**SELECTED TEXT:**
[start]
Fields: time, level, msg, component, run_id, agent_id, scenario, addr

CI/CD Integration

Exit Codes

Code	Meaning
`0`	All thresholds passed — deploy!
`1`	Threshold violation or error — block deploy

GitHub Actions

name: Load Test
on: [push, pull_request]

jobs:
  load-test:
    runs-on: ubuntu-latest
    steps:
      - uses: actions/checkout@v4

      - name: Set up Go
        uses: actions/setup-go@v5
        with:
          go-version: '1.21'

      - name: Build
        run: make build

      - name: Start services
        run: |
          ./bin/agent --id=agent-1 --grpc-addr=:50052 --metrics-addr=:9091 &
          ./bin/agent --id=agent-2 --grpc-addr=:50053 --metrics-addr=:9092 &
          sleep 1
          ./bin/controller --grpc-addr=:50051 --metrics-addr=:9090 \
            --agents=localhost:50052,localhost:50053 &
          sleep 2

      - name: Run load test
        run: ./bin/indus-tester --controller=localhost:50051 run examples/basic.yaml

      - name: Upload report
        if: always()
        uses: actions/upload-artifact@v4
        with:
          name: load-test-report
          path: report.html

Docker Compose (included)
[end]
**SUPPLIED INFORMATION:**
[start]
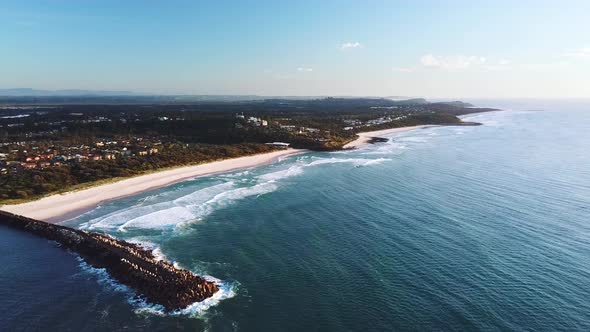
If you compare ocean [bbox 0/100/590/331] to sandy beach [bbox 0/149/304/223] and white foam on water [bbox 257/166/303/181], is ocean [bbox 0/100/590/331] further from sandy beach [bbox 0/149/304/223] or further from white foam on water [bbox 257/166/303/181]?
white foam on water [bbox 257/166/303/181]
[end]
**REQUIRED WORK:**
(A) Print the part of the CI/CD integration text from "- name: Upload" up to and including "Docker Compose (included)".
(B) Translate the sentence "All thresholds passed — deploy!" from the CI/CD integration text into Spanish.
Nothing in the listing matters here.

**FINAL ANSWERS:**
(A)
- name: Upload report
        if: always()
        uses: actions/upload-artifact@v4
        with:
          name: load-test-report
          path: report.html

Docker Compose (included)

(B) Se superaron todos los umbrales — ¡despliega!